Image-text web data:
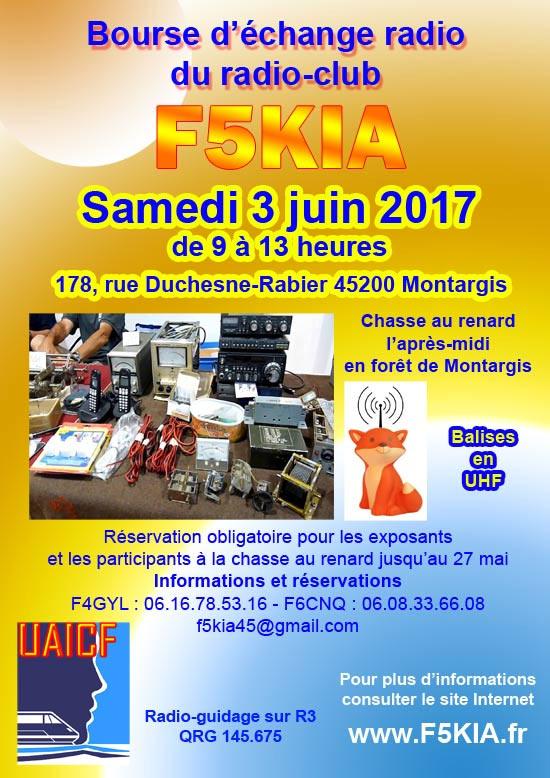 Bourse F5KIA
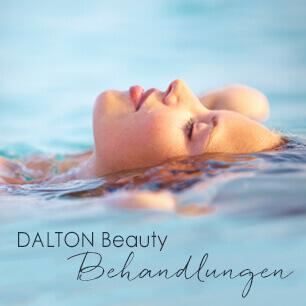 Beauty Behandlungen bei DALTON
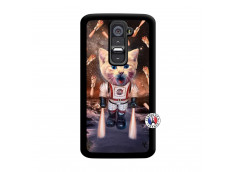 Coque Lg G2 Cat Nasa Noir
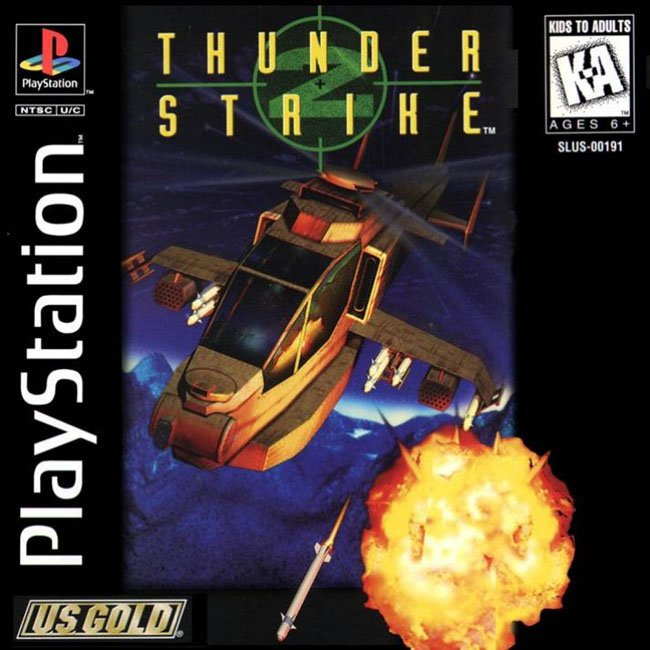 Thunder Strike 2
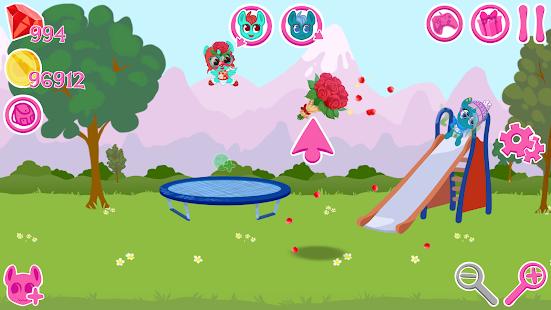 My Pocket Pony - Virtual Pet 1.83 Screenshots 3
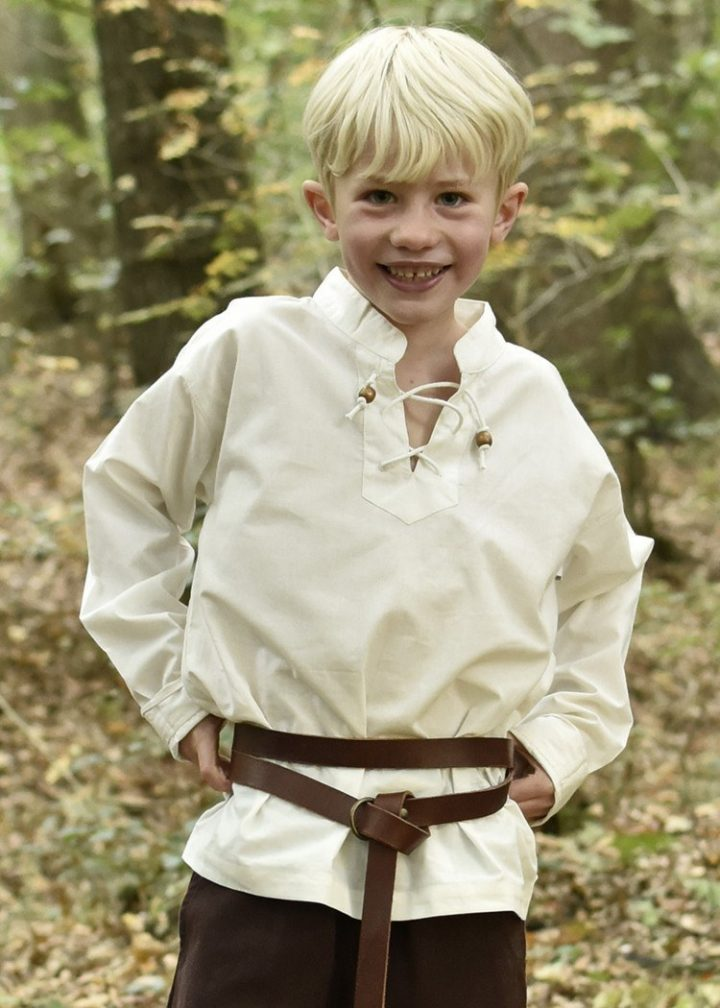 Kinder Blouse in Natuurkleur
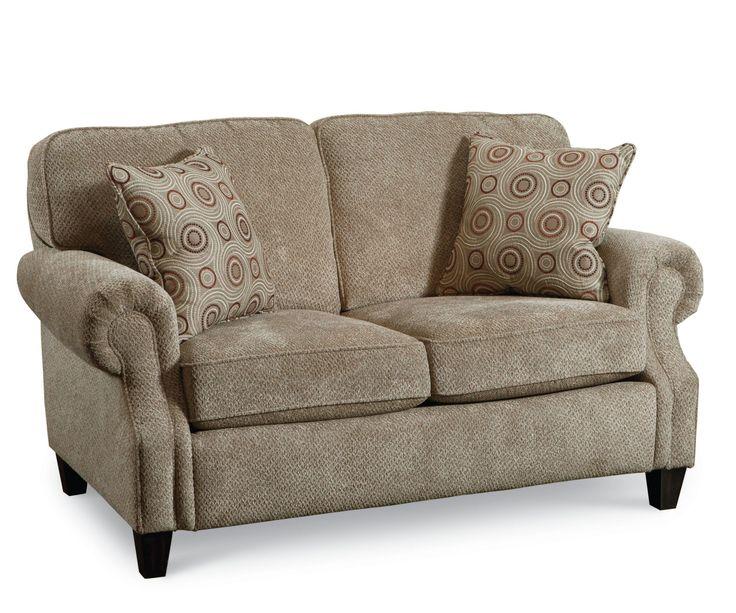 emerson lane sofa sleeper by lane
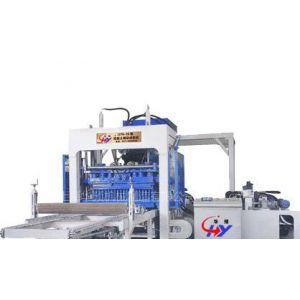 供应HY-QT6-15型混凝土砌块成型机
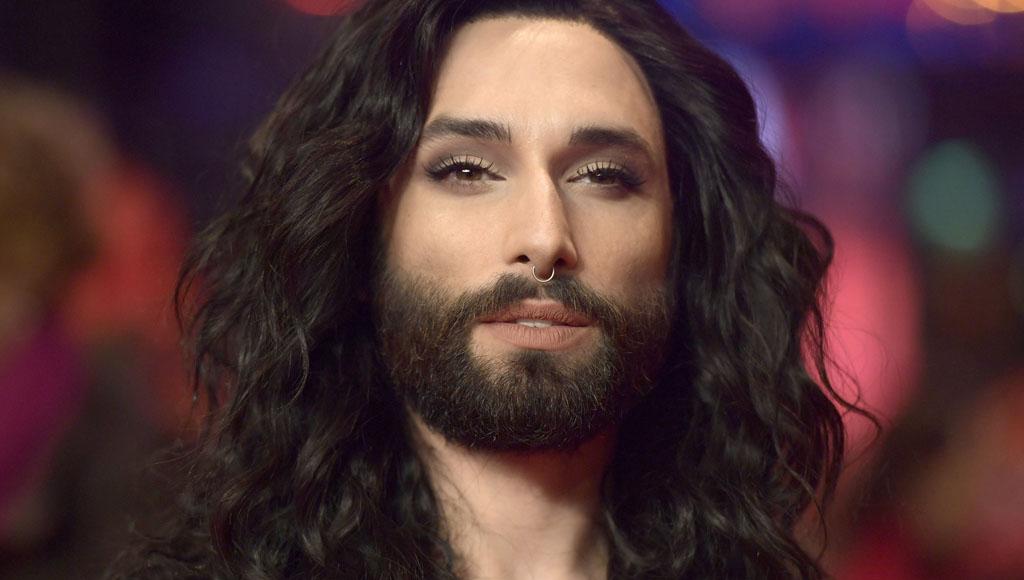 Conchita Wurst cumple 30 años (6 de Noviembre)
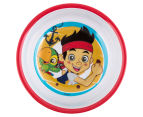 Zak! Jake & The Never Land Pirates 5-Piece Meal Set - Blue 6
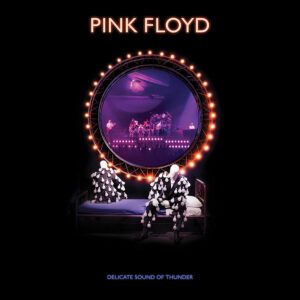 Pink Floyd Delicate Sound of Thunder 3-LP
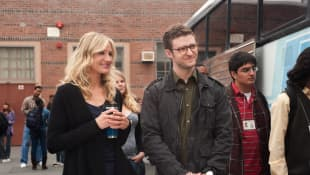 "Cameron Diaz and Justin Timberlake starred together in ""Bad Teacher"""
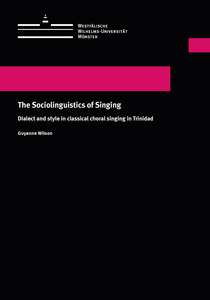 The Sociolinguistics of Singing | Dodax.ch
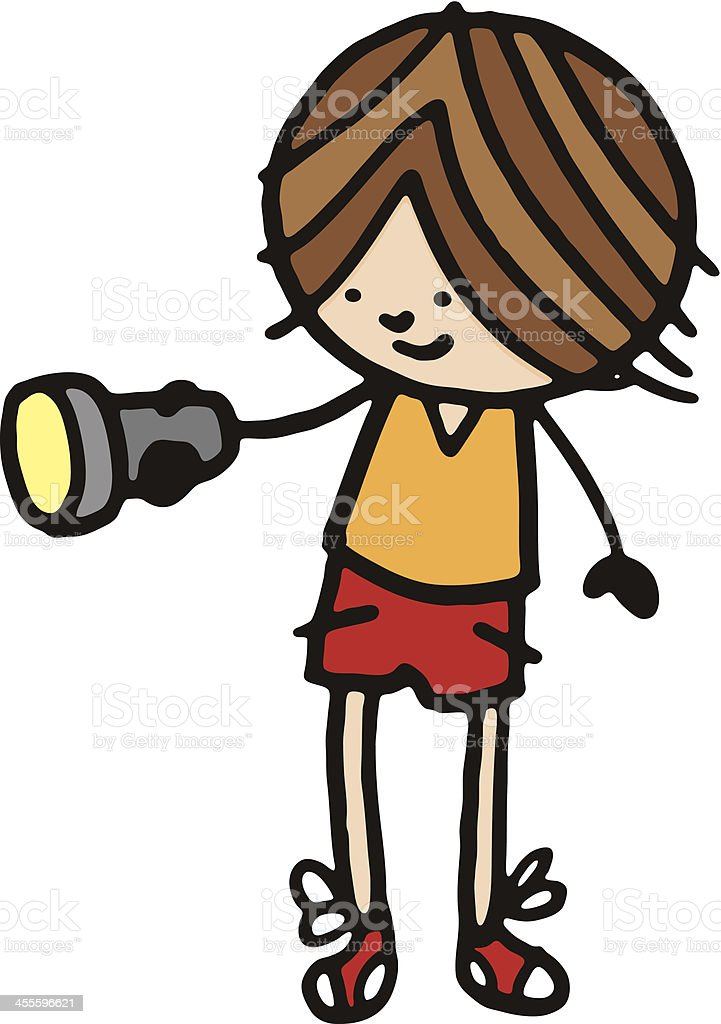 Little boy holding a torch royalty-free stock vector art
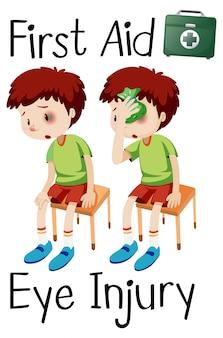 Blessure oculaire chez un garçon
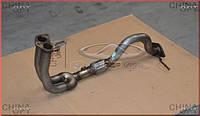 Приемная труба выхлопной системы Chery Amulet [1.6,-2010г.] A11-1203110KA Китай [аftermarket]
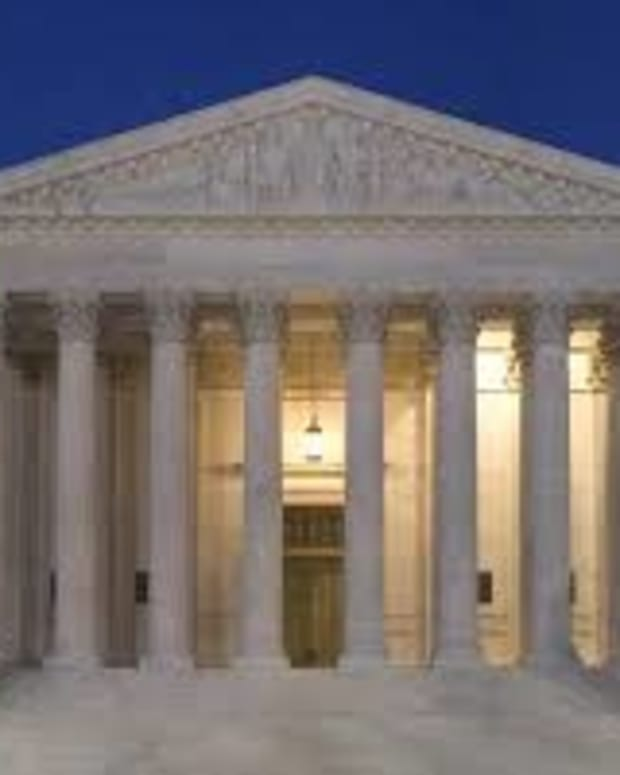 Police Should Use Incriminating Evidence Found 'Illegally'  Promo Image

WORK REQUIRED:
The pictures should be dropped, and every line above should be set down again exactly.

RESPONSE TO THE EXERCISE:
 Bourse F5KIA
 Beauty Behandlungen bei DALTON
 Coque Lg G2 Cat Nasa Noir
 Thunder Strike 2
 My Pocket Pony - Virtual Pet 1.83 Screenshots 3
 Kinder Blouse in Natuurkleur
 emerson lane sofa sleeper by lane
 供应HY-QT6-15型混凝土砌块成型机
 Conchita Wurst cumple 30 años (6 de Noviembre)
 Zak! Jake & The Never Land Pirates 5-Piece Meal Set - Blue 6
 Pink Floyd Delicate Sound of Thunder 3-LP
 "Cameron Diaz and Justin Timberlake starred together in ""Bad Teacher"""
 The Sociolinguistics of Singing | Dodax.ch
 Little boy holding a torch royalty-free stock vector art
 Blessure oculaire chez un garçon
 Приемная труба выхлопной системы Chery Amulet [1.6,-2010г.] A11-1203110KA Китай [аftermarket]
 Police Should Use Incriminating Evidence Found 'Illegally'  Promo Image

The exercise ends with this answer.